## [Exercise passage]
=== Section Start ===
Tuesday, November 3, 2009

To Jan, a dear friend I was really crappy to.

Many years ago, I was given the opportunity to move to San Francisco.  I say opportunity because in those days I lived hand to mouth and owned little more than could fit in my car.  I was good with it as I hadn’t ever bothered with any big, tomorrow questions and I’d covered a lot of territory this way.  I was living in Denver, a bit bored and rather frustrated with my current situation and girl friend who’d been having a tough time of her own offered to let me stay on her floor till I got my act together.  She’d recently lost her lover and companion to murder – never solved and not quick.  I’d known him as well and she had found some comfort in sharing her loss with me.  He was a crazy and fun man, may he rest.


So, all my ‘stuff’ piled in a ‘70 Impala, to California I went.  I’d picked up the car for $200, traded my ’72 Maverick for new tires and a tune up.  We were set!


On the way, I had only one mishap.  It was where I always think of as the top of the world.  That flat land stretch on I80 that sprawls across the bottom eastern half of Wyoming.  Its relatively flat but you know you’re on higher grown.  The wind is rather blustery through here and this day was not only not an exception but a rich example.  To make it really interesting, this wind, that was actually nudging and shoving my 3,780-pound car around, had light snow and sleet whirring in it.  I was plodding along at 85 due to visual constraints when something caught my eye from the rear view mirror.  Then again, and again.  Thank goodness there wasn’t another sole in sight because I’m now spending more time looking behind me than in front.


What I think I’m seeing is red and yellow and glowing but that’s just not registering.  After the third little molten lump spits out from under my car I begin to find ways to justify that this just can’t be what I’m seeing – flames and lava.  I’m thinking the car is still running so it can’t be.  The engine sounds fine; I think… what I can hear through this blasted wind.  Then the lumps start getting bigger.  I’m definitely looking at hunks of car, heated to such a degree that they’re melting and dripping on to the road and staying lit in this frigid, wind battered moonscape.


I determine it best to pull over.


With great trepidation, armed with a hand towel and bottle of water, I attempt to slowly lift the hood.  At about the half way mark the gale whips the hood from my hands and tugs it to its full extension with a grunt and a waddle from the old girl.  I look down to see an AC compressor fully engulfed and dripping molten pot medal to the pavement.  It’s belt a rubbery gelatinous spaghetti like substance still being tugged at by rest of the pulley system – the communication center of my engine and torque.  I realize that against my request, the mechanics who tuned my car for this adventure have replaced a non-existent belt.  And now, I clearly know why the seller was so adamant about NOT doing that.


After about 10 minutes of staring, wishing I had a camera, I decide I simply need to cut the belt.  I trade my water bottle for the butter knife I’ve been using to slice sharp Vermont cheddar for my toast points and boredom.  I’m sawing back and forth, back and forth and seem to be making no progress.  The knife is covered in black smoking goo and getting hot fast.
=== Section End ===
## [Exercise instructions]
Answer these questions from the passage about the drive to San Francisco:
(a) How much did the car cost?
(b) On which highway, and in which state, did the mishap happen?
(c) What did the writer use to try to cut the belt?

## [Data excerpt]
=== Section Start ===
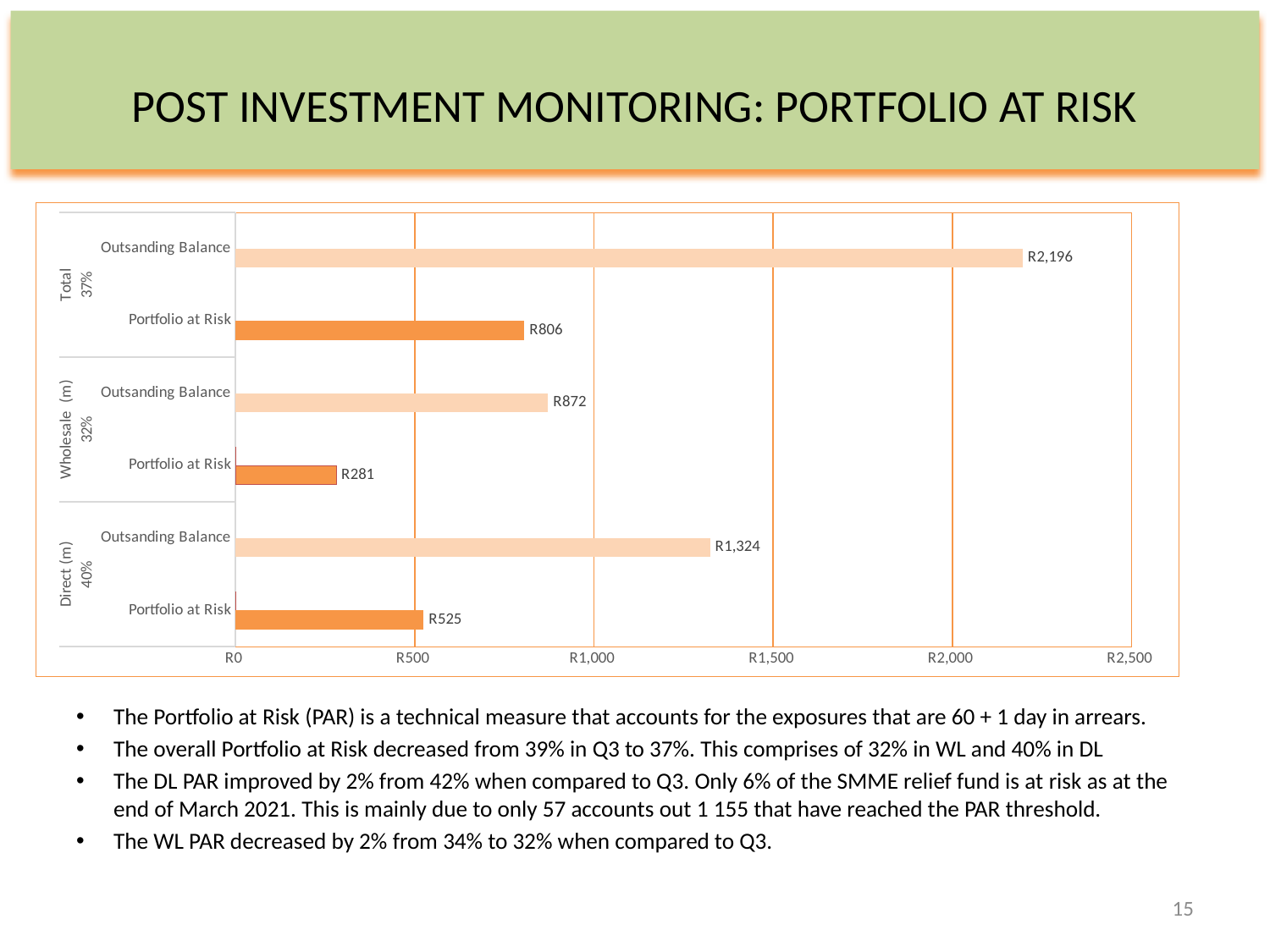
How many bars are plotted on the chart? 6 Which is larger: the Outstanding Balance for Wholesale (m) or the Outstanding Balance for Direct (m)? Direct (m) What is the Portfolio at Risk value for Direct (m)? R525 What is the Outstanding Balance for Direct (m)? R1,324 Which bar has the highest value on the chart? Total Outstanding Balance What percentage is shown next to the Wholesale (m) group label on the chart's axis? 32% What is the difference between the Direct (m) Portfolio at Risk and the Wholesale (m) Portfolio at Risk? R244 What type of chart is shown on the slide? Bar chart What is the difference between the Outstanding Balance and the Portfolio at Risk for Wholesale (m)? R591 What is the Outstanding Balance for Total? R2,196 What is the Portfolio at Risk value for Wholesale (m)? R281 Which bar has the lowest value on the chart? Wholesale (m) Portfolio at Risk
=== Section End ===
## [Result of this exercise]
(a) $200
(b) I80, in Wyoming
(c) A butter knife